Celui du regard de l'arrière tellement décourageant pour le soldat que certains renonceront à leur permission !
Le courrier écrit à sa soeur, rédigeant pour l'arrière une correspondance pleine de mensonges convenus, de mensonges qui "font bien" est émouvant.
Beaucoup cogitaient sur la bonne blessure à attraper!

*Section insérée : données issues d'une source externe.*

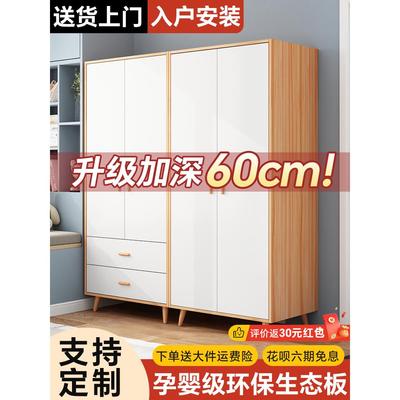 实木衣柜家用卧室储物收纳柜对开门小户型儿童成品三门大衣橱定制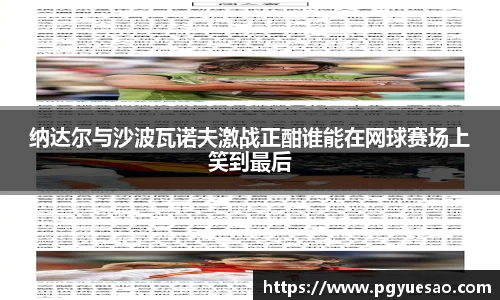 纳达尔与沙波瓦诺夫激战正酣谁能在网球赛场上笑到最后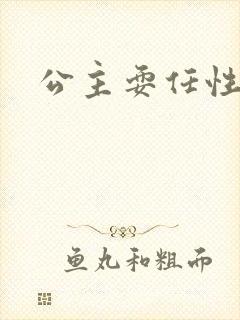 公主耍任性封面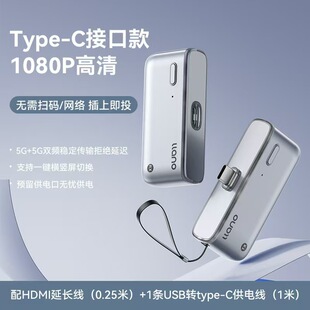 RadioTransmitter Receiver 1080P Type-C Wireless Projector TV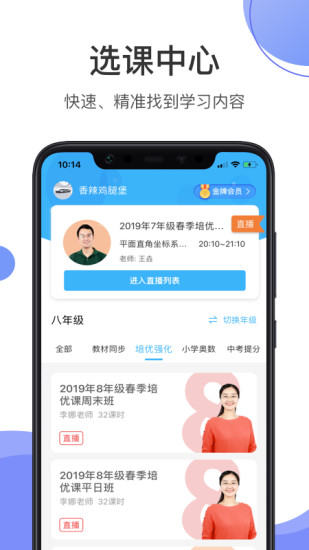 数学加app会员版下载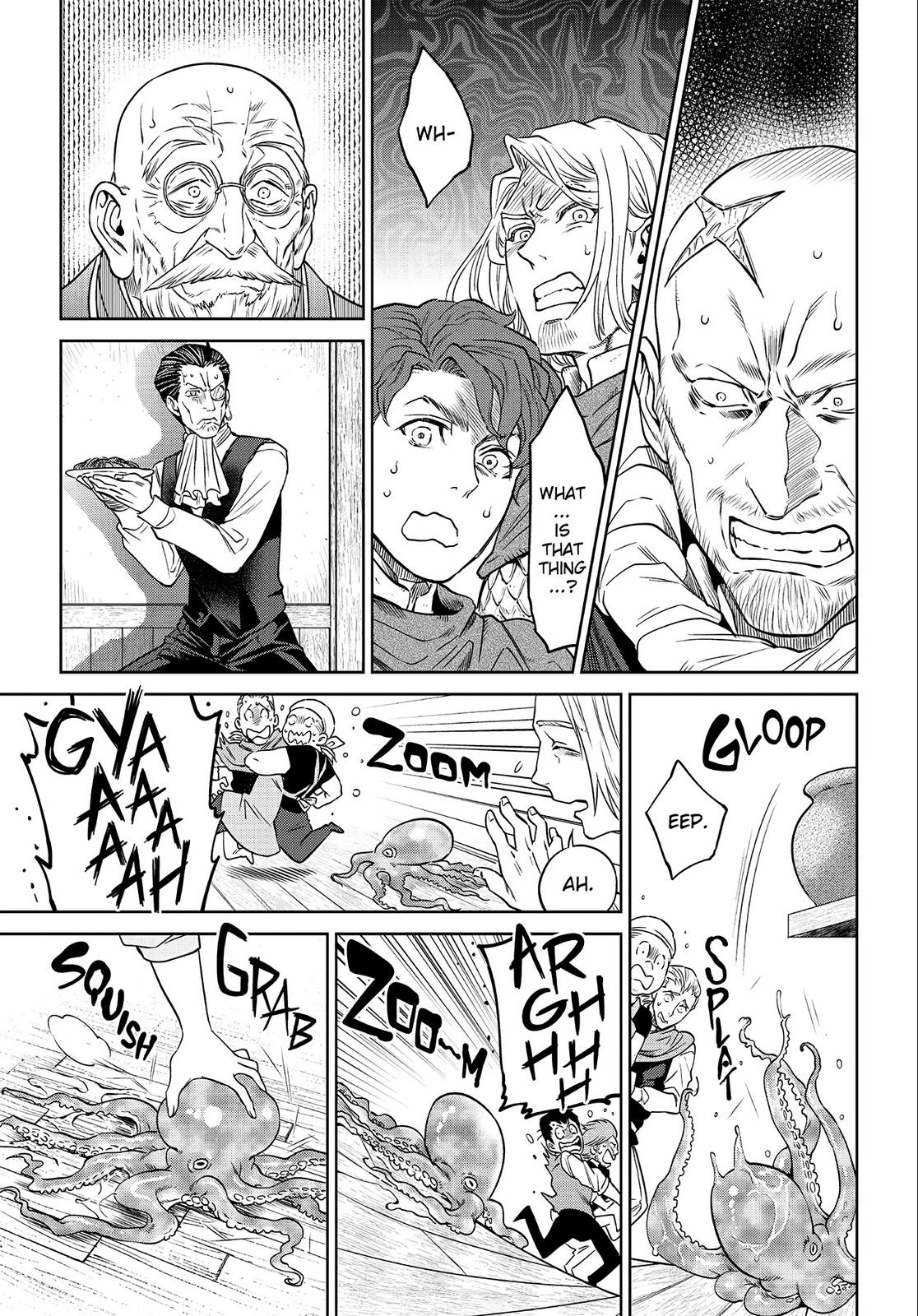 Otherworldly Izakaya Nobu Chapter 24 - Page 11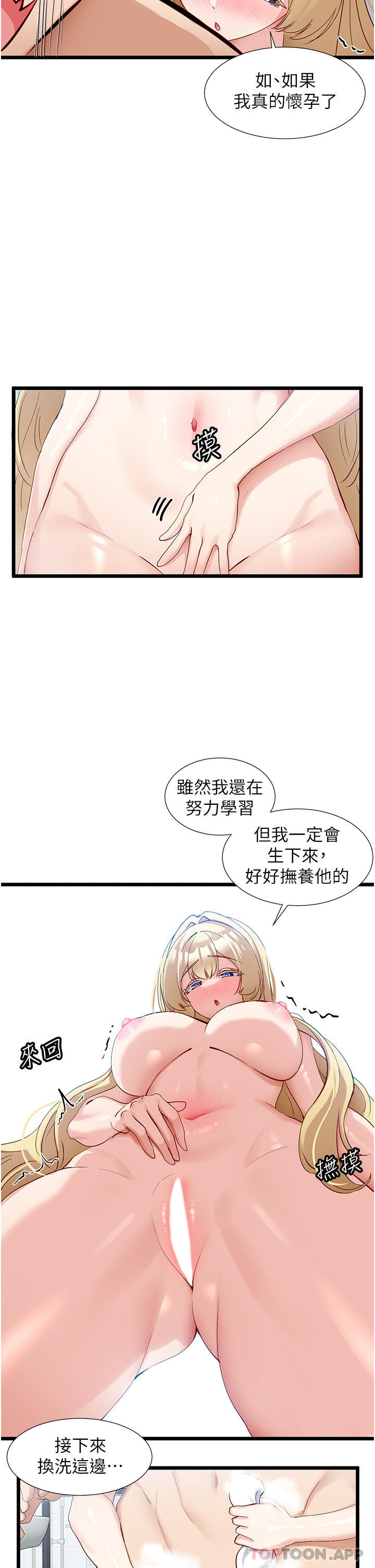 《脫單神器》漫画 第35話-人家需要主人的疼愛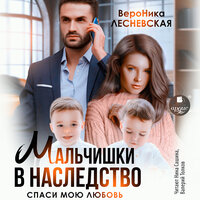 Вероника Лесневская. «Мальчишки в наследство. Спаси мою любовь». Часть 40 - Нина Сашина & Валерий Толков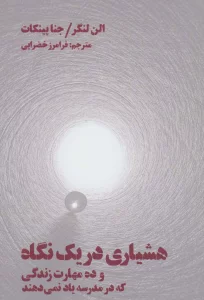 هشیاری در یک نگاه (و ده مهارت زندگی که در مدرسه یاد نمی دهند)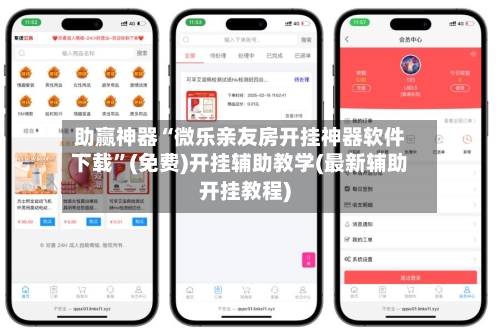 助赢神器“微乐亲友房开挂神器软件下载”(免费)开挂辅助教学(最新辅助开挂教程)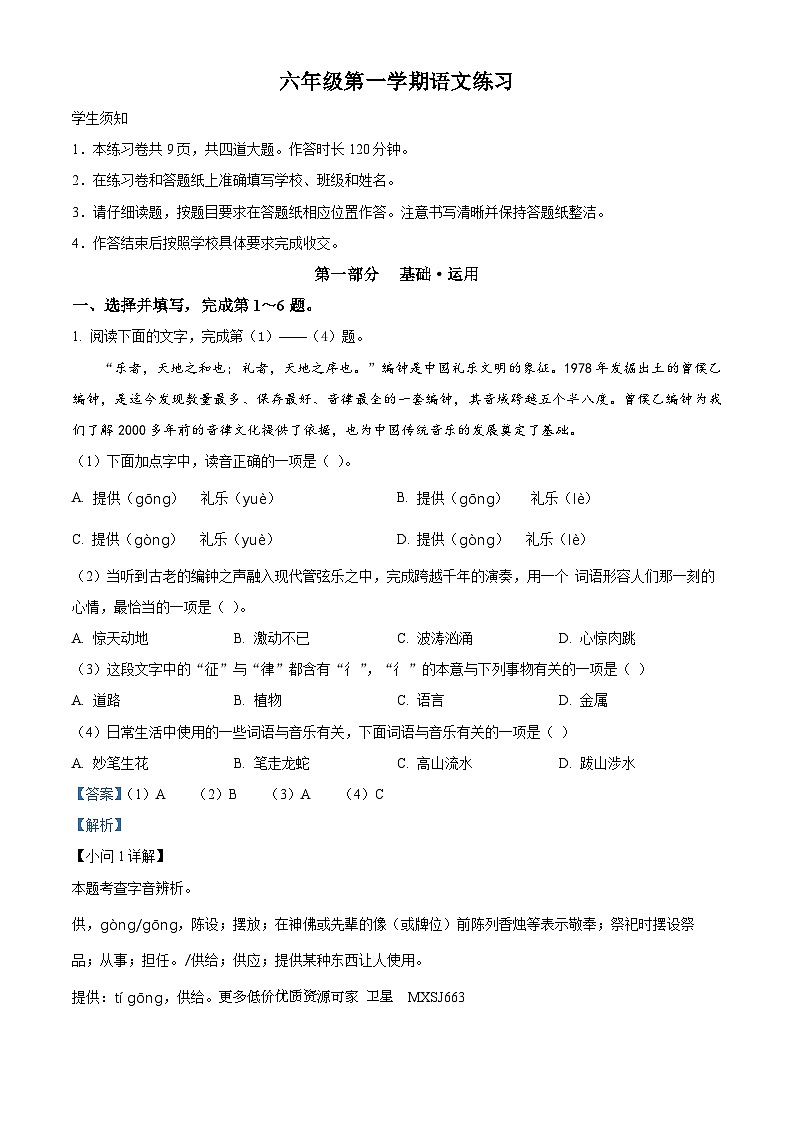 2023-2024学年北京市海淀区部编版六年级上册期末考试语文试卷01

Ce livre est une anti-apologie.
Jean-Yves le Naour dans son ouvrage “
120 ans de prix Goncourt” dit à propos du livre de Barbusse “Le Feu”, paru en 1916 : “...mais le vernis héroïque craque définitivement pour montrer la guerre dans toute sa crudité. Non plus la gloire, le chapeau qui claque au vent, et les soldats riant sous la mitraille mais la boue, le sang, la merde.”
Cette citation s'applique aussi à cet ouvrage qui articule toute la guerre autour de
la peur qui lui donne son titre courageux.